-- Extrait du document --

* * * * * * *

Date
Catégories
Auteurs

CNRS – Le projet Oeil

31 Mar 2005

CNRS – Le projet Oeil : l’astronomie entre à l’hôpital

Les patients atteints d’une maladie de la rétine pourront bientôt bénéficier d’un nouvel imageur tout droit inspiré d’une technique issue de l’astronomie : l’optique adaptative. Cet appareil est en cours de développement sous la direction de chercheurs du LESIA (Laboratoire d’Etudes Spatiales et d’Instrumentation en Astrophysique, CNRS, Observatoire de Paris, Universités de Paris 6 et 7) (1). Il permet déjà d’imager la rétine et de visualiser les cellules photoréceptrices avec une résolution inférieure à 3 µm. L’objectif est la détection précoce des pathologies rétiniennes comme la dégénérescence maculaire liée à l’âge ou les glaucomes.

Pour les astronomes, l’observation des objets célestes avec une haute résolution angulaire est délicate, car la turbulence atmosphérique dégrade considérablement la qualité des images obtenues au sol. Pour corriger leurs images, ils ont développé une méthode d’analyse et de correction en temps réel : l’optique adaptative. Un système d’analyse des fronts d’onde évalue plusieurs centaines de fois par seconde les distorsions des images causées par la turbulence atmosphérique, et les corrige en agissant aussitôt sur un miroir déformable qui contrecarre ces distorsions en produisant les déformations en sens opposé.

* * * * * * *

-- Consigne --
Reproduisez intégralement, sans la moindre modification, le texte ci-dessus sur le projet Oeil du CNRS.

-- Données fournies --

* * * * * * *

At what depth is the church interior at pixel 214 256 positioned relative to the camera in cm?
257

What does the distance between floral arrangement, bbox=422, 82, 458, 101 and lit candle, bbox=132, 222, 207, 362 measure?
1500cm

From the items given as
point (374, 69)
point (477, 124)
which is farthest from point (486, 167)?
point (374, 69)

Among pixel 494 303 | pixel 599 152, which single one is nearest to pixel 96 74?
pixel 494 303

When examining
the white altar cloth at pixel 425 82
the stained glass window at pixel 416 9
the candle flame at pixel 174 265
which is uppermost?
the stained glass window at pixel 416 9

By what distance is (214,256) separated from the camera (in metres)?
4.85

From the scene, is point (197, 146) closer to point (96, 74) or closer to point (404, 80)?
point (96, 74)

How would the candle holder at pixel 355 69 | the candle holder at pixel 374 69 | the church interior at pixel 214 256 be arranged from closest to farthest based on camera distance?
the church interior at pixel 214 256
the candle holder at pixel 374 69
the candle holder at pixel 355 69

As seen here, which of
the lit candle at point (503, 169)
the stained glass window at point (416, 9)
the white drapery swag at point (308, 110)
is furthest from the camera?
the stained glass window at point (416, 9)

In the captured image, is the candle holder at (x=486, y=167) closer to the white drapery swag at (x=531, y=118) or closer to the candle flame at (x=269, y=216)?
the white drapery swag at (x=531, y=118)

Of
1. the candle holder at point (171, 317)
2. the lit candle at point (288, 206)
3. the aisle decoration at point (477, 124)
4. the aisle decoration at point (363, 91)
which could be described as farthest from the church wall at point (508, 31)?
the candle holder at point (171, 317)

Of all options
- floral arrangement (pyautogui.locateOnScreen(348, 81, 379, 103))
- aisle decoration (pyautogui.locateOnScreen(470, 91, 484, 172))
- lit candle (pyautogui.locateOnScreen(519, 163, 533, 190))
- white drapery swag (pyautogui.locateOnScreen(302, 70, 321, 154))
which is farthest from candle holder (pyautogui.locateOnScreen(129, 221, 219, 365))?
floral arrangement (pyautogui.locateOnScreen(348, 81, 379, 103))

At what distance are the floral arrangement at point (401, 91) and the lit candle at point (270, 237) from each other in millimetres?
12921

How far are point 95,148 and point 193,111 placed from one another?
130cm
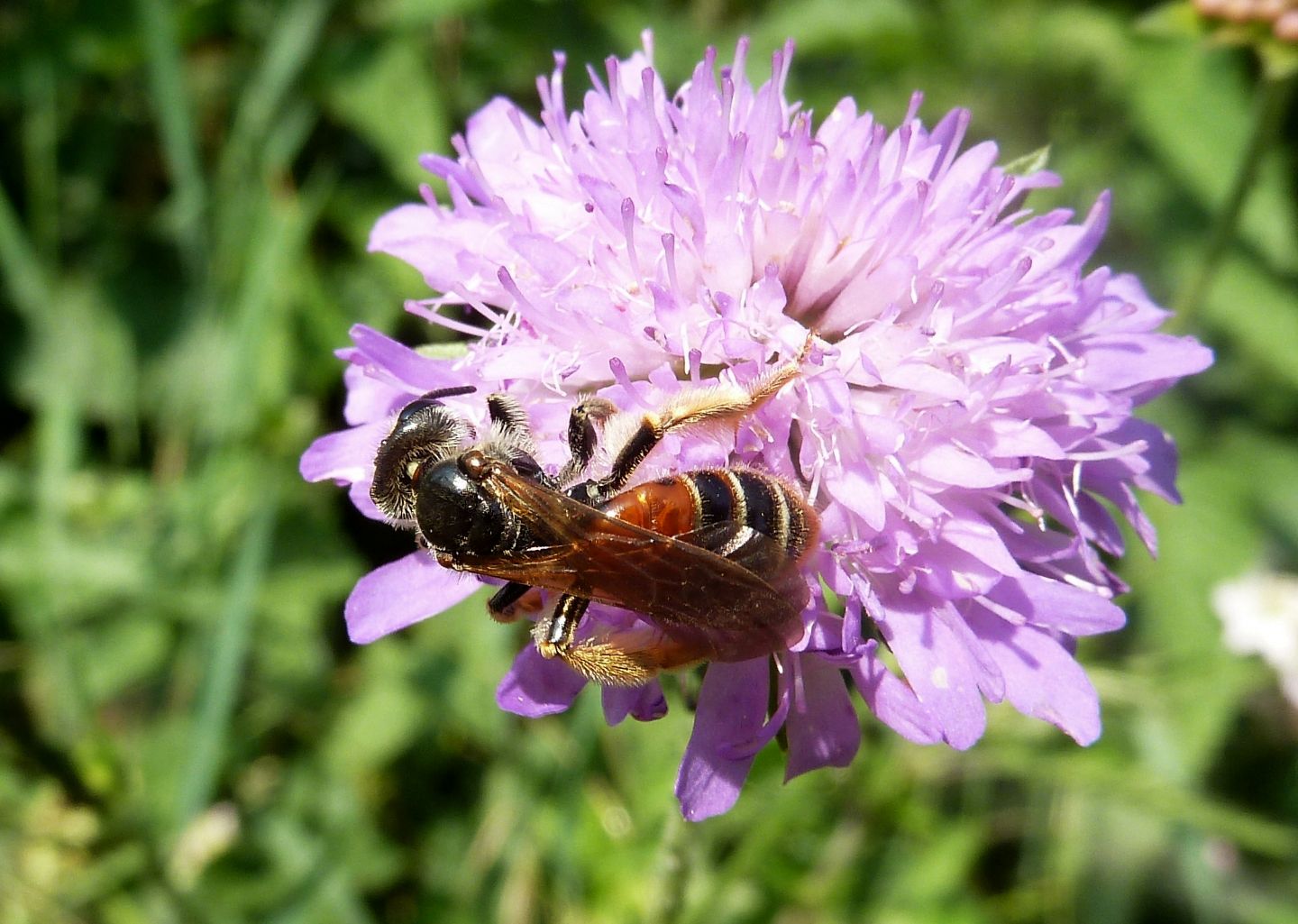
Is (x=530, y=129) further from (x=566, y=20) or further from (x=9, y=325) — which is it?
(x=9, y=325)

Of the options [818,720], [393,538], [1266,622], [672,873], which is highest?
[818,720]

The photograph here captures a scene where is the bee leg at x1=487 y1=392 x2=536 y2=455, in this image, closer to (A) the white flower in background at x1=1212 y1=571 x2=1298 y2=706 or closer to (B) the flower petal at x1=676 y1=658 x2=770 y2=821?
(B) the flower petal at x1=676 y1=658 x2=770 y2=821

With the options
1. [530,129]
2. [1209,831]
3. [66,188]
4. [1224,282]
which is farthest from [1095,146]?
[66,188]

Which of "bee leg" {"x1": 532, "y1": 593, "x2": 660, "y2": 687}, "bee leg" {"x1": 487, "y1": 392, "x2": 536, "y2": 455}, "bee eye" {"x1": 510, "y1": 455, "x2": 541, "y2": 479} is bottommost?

* * * * * * *

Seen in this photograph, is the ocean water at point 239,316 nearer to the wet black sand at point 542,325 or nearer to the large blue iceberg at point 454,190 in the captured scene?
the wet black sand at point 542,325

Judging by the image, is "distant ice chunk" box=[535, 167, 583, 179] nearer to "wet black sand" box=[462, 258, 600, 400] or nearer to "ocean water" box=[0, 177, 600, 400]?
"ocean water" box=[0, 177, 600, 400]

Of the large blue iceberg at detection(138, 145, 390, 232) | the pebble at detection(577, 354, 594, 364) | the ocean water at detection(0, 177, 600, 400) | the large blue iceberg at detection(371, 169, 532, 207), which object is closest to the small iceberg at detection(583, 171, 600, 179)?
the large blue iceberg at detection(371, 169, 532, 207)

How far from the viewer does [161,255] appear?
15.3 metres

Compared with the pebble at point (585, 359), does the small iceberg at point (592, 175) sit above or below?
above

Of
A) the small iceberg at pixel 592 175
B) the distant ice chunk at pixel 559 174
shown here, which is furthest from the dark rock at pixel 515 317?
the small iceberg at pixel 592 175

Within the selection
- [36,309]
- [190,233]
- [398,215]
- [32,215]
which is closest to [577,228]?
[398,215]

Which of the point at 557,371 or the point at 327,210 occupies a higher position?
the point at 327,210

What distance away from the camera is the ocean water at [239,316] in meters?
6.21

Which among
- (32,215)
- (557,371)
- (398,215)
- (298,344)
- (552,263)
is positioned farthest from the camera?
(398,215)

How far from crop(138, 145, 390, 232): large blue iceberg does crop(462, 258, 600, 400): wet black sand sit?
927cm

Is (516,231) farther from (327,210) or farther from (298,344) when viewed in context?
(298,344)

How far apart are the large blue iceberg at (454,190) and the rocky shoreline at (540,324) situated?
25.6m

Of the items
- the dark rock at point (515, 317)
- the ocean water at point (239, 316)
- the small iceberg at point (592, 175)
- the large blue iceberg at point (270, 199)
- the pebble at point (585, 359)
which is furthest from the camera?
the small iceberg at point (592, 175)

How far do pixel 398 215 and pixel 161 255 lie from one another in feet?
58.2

* * * * * * *

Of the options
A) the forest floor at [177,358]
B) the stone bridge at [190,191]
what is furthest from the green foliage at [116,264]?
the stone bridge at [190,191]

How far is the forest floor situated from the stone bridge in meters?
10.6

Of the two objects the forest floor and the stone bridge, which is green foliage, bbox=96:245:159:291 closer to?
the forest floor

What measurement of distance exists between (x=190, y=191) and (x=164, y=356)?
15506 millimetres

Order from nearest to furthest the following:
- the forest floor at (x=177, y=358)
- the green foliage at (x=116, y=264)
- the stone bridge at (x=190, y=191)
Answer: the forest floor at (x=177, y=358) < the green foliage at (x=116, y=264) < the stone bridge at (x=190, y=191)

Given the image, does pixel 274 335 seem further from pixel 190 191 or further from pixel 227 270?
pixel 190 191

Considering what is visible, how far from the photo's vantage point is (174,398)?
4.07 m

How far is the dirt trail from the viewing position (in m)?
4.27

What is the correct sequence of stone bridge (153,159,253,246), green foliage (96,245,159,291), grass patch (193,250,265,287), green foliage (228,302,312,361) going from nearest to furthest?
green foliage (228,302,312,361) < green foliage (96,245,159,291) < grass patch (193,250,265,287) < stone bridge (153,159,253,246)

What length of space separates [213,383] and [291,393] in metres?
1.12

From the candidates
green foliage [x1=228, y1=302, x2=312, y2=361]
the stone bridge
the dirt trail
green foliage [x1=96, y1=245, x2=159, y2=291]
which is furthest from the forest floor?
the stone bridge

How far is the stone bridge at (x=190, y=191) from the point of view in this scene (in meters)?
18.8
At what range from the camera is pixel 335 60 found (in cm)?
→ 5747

* * * * * * *

-- Résultat ci-dessous --
Date
Catégories
Auteurs

CNRS – Le projet Oeil

31 Mar 2005

CNRS – Le projet Oeil : l’astronomie entre à l’hôpital

Les patients atteints d’une maladie de la rétine pourront bientôt bénéficier d’un nouvel imageur tout droit inspiré d’une technique issue de l’astronomie : l’optique adaptative. Cet appareil est en cours de développement sous la direction de chercheurs du LESIA (Laboratoire d’Etudes Spatiales et d’Instrumentation en Astrophysique, CNRS, Observatoire de Paris, Universités de Paris 6 et 7) (1). Il permet déjà d’imager la rétine et de visualiser les cellules photoréceptrices avec une résolution inférieure à 3 µm. L’objectif est la détection précoce des pathologies rétiniennes comme la dégénérescence maculaire liée à l’âge ou les glaucomes.

Pour les astronomes, l’observation des objets célestes avec une haute résolution angulaire est délicate, car la turbulence atmosphérique dégrade considérablement la qualité des images obtenues au sol. Pour corriger leurs images, ils ont développé une méthode d’analyse et de correction en temps réel : l’optique adaptative. Un système d’analyse des fronts d’onde évalue plusieurs centaines de fois par seconde les distorsions des images causées par la turbulence atmosphérique, et les corrige en agissant aussitôt sur un miroir déformable qui contrecarre ces distorsions en produisant les déformations en sens opposé.